-- 課題 --
不動産向けの環境性能評価手法に関する記事を、一字も変えずに最初から最後まで再現してください。

-- 選定抜粋 --

++++++++++++++++++++

日本サステナブル建築協会(JSBC)は、不動産向けの簡易な環境性能評価手法を新たに提案する。エネルギーと温暖化ガス、水、資源利用と安全、生物多様性と敷地、屋内環境など、世界標準となりつつある主要な5項目を採用し、100点満点で建物を判定する。投資家やビル事業者、テナントなどが使いやすいようにした。近い将来、日本の建物の環境性能が、海外の市場でも共通指標で評価されることになりそうだ。

 新しい評価手法は「CASBEE(キャスビー)マーケット普及版」という。JSBCの「CASBEEと不動産評価検討小委員会」が2011年7月下旬に試行版を公開。新手法に対する国内外の意見を基に修正を加え、1年後に正式版を発表する計画だ。まず、オフィスビルでの利用を促し、住宅など他の用途でも順次、使えるようにする。

 日本における建物の環境性能評価ツールであるCASBEEの名を冠しているが、従来のCASBEEとは評価手法が異なる。試行版では、必須の5項目と加点の16項目によって不動産を評価することを提案している。これに従うと、例えば、エネルギー消費量が少なく、耐震性に優れ、耐用年数の長い建物が高く評価される。公共交通機関からの近さや自然災害リスク対策といった加点項目も設けた。

++++++++++++++++++++

-- データ抜粋 --
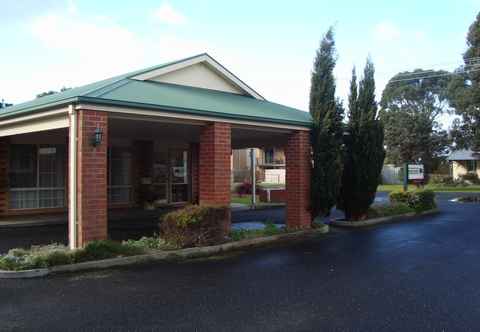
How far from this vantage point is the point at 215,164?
10172 mm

++++++++++++++++++++

-- 出力結果 --
日本サステナブル建築協会(JSBC)は、不動産向けの簡易な環境性能評価手法を新たに提案する。エネルギーと温暖化ガス、水、資源利用と安全、生物多様性と敷地、屋内環境など、世界標準となりつつある主要な5項目を採用し、100点満点で建物を判定する。投資家やビル事業者、テナントなどが使いやすいようにした。近い将来、日本の建物の環境性能が、海外の市場でも共通指標で評価されることになりそうだ。

 新しい評価手法は「CASBEE(キャスビー)マーケット普及版」という。JSBCの「CASBEEと不動産評価検討小委員会」が2011年7月下旬に試行版を公開。新手法に対する国内外の意見を基に修正を加え、1年後に正式版を発表する計画だ。まず、オフィスビルでの利用を促し、住宅など他の用途でも順次、使えるようにする。

 日本における建物の環境性能評価ツールであるCASBEEの名を冠しているが、従来のCASBEEとは評価手法が異なる。試行版では、必須の5項目と加点の16項目によって不動産を評価することを提案している。これに従うと、例えば、エネルギー消費量が少なく、耐震性に優れ、耐用年数の長い建物が高く評価される。公共交通機関からの近さや自然災害リスク対策といった加点項目も設けた。